Applied to photography, Molyneux’s Problem accentuates one of the dilemmas photography faces to this day, particularly within the context of contemporary art. Acute visual scrutiny and robust intellectual analysis have not necessarily proceeded hand in hand, despite one being at a loss without the other. (Although some photography is ostensibly and explicitly employed as a reference rather than an image in itself; it is the latter under consideration here.) According to modernist principles, art should be self-reflexive of its medium, with painting emphasising the “flatness” of the canvas by abandoning the illusion of three dimensionality. Conversely, photography’s properties challenge the appearance of the flat because it is created via a monocular projection with its inherent depiction of perspective. Moreover, photography was able to develop from the rudimentary shallow-focus flat image into a more detailed and nuanced rendition of depth through technical advancements in film and lenses, which enabled greater focus and depth of field. Stretching the focus from the foreground backwards to expand the depth of field creates a “sculptural realism” that resists the confines of the flat.
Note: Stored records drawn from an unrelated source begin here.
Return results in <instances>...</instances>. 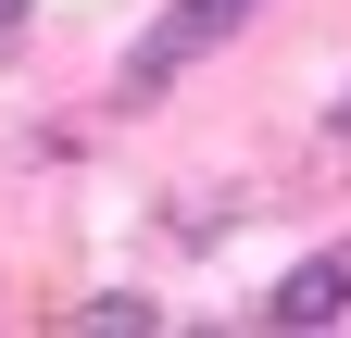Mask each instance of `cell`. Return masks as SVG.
Segmentation results:
<instances>
[{
  "label": "cell",
  "mask_w": 351,
  "mask_h": 338,
  "mask_svg": "<svg viewBox=\"0 0 351 338\" xmlns=\"http://www.w3.org/2000/svg\"><path fill=\"white\" fill-rule=\"evenodd\" d=\"M251 13H263V0H163V13L138 25V51H125V75H113V101H125V113H151L176 75H189L201 51H226Z\"/></svg>",
  "instance_id": "cell-1"
},
{
  "label": "cell",
  "mask_w": 351,
  "mask_h": 338,
  "mask_svg": "<svg viewBox=\"0 0 351 338\" xmlns=\"http://www.w3.org/2000/svg\"><path fill=\"white\" fill-rule=\"evenodd\" d=\"M263 326H289V338H314V326H351V238L326 250H301V263L263 288Z\"/></svg>",
  "instance_id": "cell-2"
},
{
  "label": "cell",
  "mask_w": 351,
  "mask_h": 338,
  "mask_svg": "<svg viewBox=\"0 0 351 338\" xmlns=\"http://www.w3.org/2000/svg\"><path fill=\"white\" fill-rule=\"evenodd\" d=\"M63 326H75V338H151V326H163V301H125V288H101V301H75Z\"/></svg>",
  "instance_id": "cell-3"
},
{
  "label": "cell",
  "mask_w": 351,
  "mask_h": 338,
  "mask_svg": "<svg viewBox=\"0 0 351 338\" xmlns=\"http://www.w3.org/2000/svg\"><path fill=\"white\" fill-rule=\"evenodd\" d=\"M25 13H38V0H0V38H13V25H25Z\"/></svg>",
  "instance_id": "cell-4"
},
{
  "label": "cell",
  "mask_w": 351,
  "mask_h": 338,
  "mask_svg": "<svg viewBox=\"0 0 351 338\" xmlns=\"http://www.w3.org/2000/svg\"><path fill=\"white\" fill-rule=\"evenodd\" d=\"M339 138H351V101H339Z\"/></svg>",
  "instance_id": "cell-5"
}]
</instances>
Concentrating on a photograph’s definition and depth can emphasise modernist principles over postmodernist ones, and such a dichotomy can polarise its reception. Any sensory or aesthetic approach amounts to only a partial engagement if unaccompanied by political or cultural considerations; likewise, to overlook its modernist qualities by downplaying the visual undermines the medium’s potential. Consciousness of both invites a multi-layered engagement and critical plurality. With its indexical realism, political and cultural reflexivity, its capacity for synaesthesia and scope for engendering mnemonic and intellectual responses, photography rewards close observation. By reversing the conditions set out in the Molyneux Problem, the optical triggers the haptic, and given that photography’s abstracted realism is no more or less than a projection through a particular lens and angle, it demonstrably throws into question the nature and meaning of that depicted reality. Going beyond the flat by forensically exploring the picture, sensing the light and colours, feeling shape and material, and from that engagement, eliciting speculation - these are photography’s pathways that open up in the depths of the picture.